Start of SOURCE RECORDS

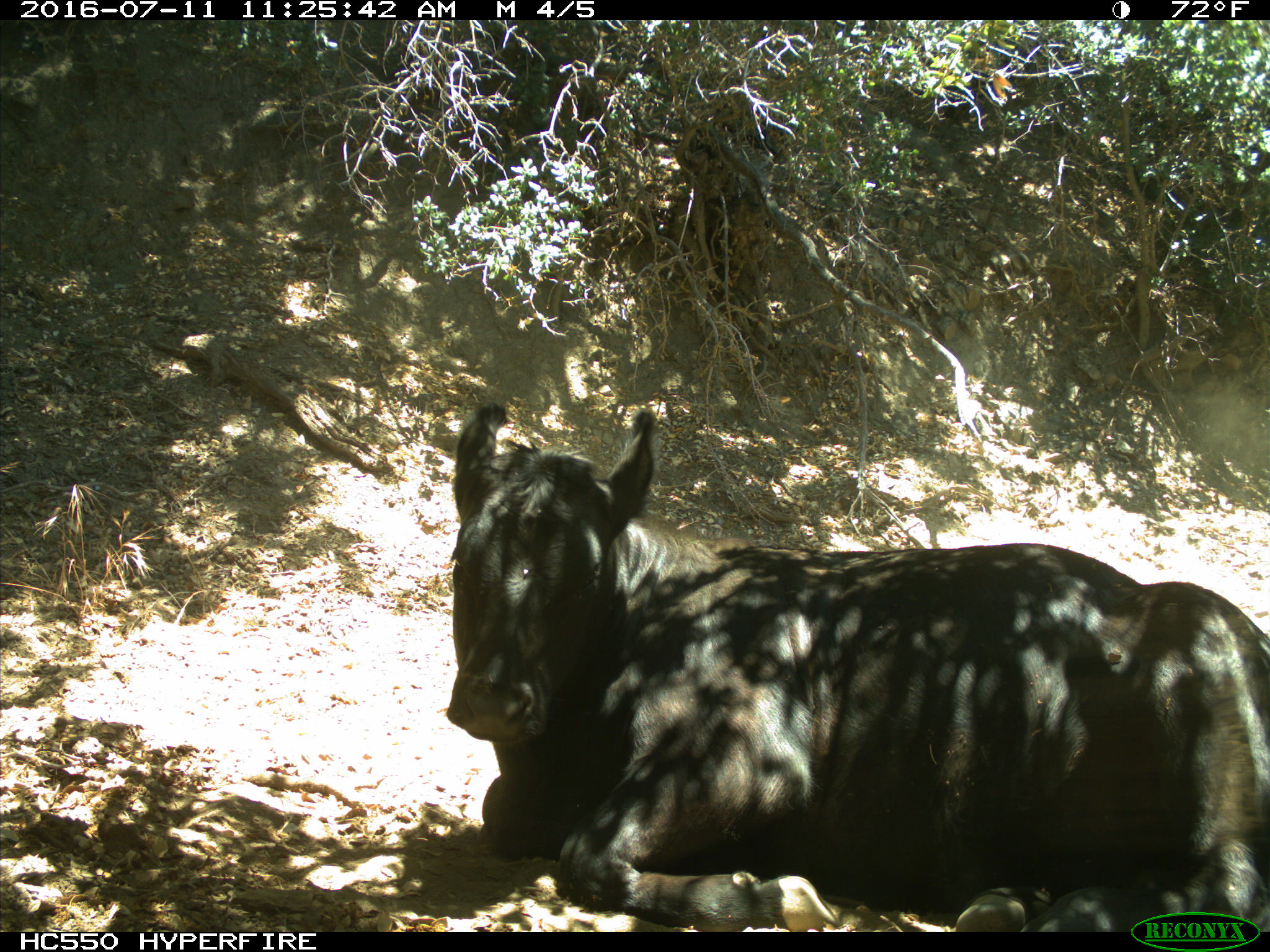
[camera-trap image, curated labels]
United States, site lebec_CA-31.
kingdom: Animalia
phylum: Chordata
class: Mammalia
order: Artiodactyla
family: Bovidae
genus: Bos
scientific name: Bos taurus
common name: domestic cow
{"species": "Bos taurus (domestic cow)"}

End of SOURCE RECORDS

• [PROBLEM TO SOLVE]
What you return must be the lines from the line holding "class: Mammalia" through the final line of the material, word for word, and nothing more.

• [THE COMPLETED TASK]
class: Mammalia
order: Artiodactyla
family: Bovidae
genus: Bos
scientific name: Bos taurus
common name: domestic cow
{"species": "Bos taurus (domestic cow)"}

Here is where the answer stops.